* [TO DO]:
Could you print, exactly as they stand, the lines from the one holding "common name: snowshoe hare" to the end of the data below, and nothing more?

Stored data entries
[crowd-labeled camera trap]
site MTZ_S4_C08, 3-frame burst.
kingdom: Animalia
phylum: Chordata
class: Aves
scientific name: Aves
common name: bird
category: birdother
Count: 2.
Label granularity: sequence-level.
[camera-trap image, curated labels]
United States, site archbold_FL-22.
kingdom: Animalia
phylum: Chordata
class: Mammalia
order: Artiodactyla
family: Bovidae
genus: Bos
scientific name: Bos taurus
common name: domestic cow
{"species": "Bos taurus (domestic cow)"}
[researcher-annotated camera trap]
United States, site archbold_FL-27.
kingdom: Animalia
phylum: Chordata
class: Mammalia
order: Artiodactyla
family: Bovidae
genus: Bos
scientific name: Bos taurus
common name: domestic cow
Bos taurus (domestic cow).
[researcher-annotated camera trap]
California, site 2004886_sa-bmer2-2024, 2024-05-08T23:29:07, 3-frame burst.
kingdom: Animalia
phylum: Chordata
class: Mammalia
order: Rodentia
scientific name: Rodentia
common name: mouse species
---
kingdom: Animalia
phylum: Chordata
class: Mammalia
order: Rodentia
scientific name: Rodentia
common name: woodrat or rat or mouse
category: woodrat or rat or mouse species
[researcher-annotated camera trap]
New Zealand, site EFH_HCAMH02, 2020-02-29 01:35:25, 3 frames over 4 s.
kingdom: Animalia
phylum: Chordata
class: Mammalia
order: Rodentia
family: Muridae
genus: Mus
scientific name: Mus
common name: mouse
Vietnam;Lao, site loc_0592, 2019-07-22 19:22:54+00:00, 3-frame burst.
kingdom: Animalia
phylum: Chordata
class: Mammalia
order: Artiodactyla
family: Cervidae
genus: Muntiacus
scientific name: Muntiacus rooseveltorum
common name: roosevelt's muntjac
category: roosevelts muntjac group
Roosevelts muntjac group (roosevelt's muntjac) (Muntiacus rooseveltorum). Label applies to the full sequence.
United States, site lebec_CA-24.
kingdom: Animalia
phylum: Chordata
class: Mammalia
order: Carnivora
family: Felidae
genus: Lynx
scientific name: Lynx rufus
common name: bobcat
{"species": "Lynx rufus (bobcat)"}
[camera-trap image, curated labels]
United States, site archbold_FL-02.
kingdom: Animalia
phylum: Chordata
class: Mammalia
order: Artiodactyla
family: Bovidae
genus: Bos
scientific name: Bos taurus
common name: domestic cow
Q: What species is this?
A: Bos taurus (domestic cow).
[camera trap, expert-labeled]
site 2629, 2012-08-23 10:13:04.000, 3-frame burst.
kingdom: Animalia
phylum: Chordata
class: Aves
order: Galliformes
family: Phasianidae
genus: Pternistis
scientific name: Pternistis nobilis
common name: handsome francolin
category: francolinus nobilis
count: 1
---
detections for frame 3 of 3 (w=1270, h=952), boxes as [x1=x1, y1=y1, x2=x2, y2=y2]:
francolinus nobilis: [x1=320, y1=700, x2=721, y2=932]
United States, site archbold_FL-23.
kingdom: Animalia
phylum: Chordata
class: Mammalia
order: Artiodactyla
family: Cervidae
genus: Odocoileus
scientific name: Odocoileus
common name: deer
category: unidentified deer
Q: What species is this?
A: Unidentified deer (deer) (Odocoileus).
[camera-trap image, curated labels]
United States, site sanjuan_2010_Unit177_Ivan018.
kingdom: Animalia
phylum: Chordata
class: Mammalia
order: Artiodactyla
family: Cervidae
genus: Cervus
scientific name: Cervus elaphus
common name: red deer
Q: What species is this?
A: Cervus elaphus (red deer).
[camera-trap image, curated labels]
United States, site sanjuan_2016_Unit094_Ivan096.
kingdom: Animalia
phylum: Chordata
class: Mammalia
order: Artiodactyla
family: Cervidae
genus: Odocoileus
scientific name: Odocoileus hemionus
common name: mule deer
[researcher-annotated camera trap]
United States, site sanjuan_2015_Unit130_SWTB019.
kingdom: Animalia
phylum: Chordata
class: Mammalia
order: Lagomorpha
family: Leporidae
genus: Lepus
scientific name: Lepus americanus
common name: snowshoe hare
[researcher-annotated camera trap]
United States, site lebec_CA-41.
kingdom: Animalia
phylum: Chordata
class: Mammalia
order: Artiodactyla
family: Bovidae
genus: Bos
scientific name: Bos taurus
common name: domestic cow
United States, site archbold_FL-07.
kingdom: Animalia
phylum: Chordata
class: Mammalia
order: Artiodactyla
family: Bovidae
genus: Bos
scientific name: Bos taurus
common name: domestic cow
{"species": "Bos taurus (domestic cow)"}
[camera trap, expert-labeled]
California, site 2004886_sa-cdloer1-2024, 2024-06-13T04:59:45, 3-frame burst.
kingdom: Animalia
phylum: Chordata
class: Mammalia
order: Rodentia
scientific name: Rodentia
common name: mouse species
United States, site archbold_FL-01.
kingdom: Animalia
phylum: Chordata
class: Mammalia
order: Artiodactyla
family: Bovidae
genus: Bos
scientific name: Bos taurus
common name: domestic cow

* [SOLUTION TO THE EXERCISE]:
common name: snowshoe hare
[researcher-annotated camera trap]
United States, site lebec_CA-41.
kingdom: Animalia
phylum: Chordata
class: Mammalia
order: Artiodactyla
family: Bovidae
genus: Bos
scientific name: Bos taurus
common name: domestic cow
United States, site archbold_FL-07.
kingdom: Animalia
phylum: Chordata
class: Mammalia
order: Artiodactyla
family: Bovidae
genus: Bos
scientific name: Bos taurus
common name: domestic cow
{"species": "Bos taurus (domestic cow)"}
[camera trap, expert-labeled]
California, site 2004886_sa-cdloer1-2024, 2024-06-13T04:59:45, 3-frame burst.
kingdom: Animalia
phylum: Chordata
class: Mammalia
order: Rodentia
scientific name: Rodentia
common name: mouse species
United States, site archbold_FL-01.
kingdom: Animalia
phylum: Chordata
class: Mammalia
order: Artiodactyla
family: Bovidae
genus: Bos
scientific name: Bos taurus
common name: domestic cow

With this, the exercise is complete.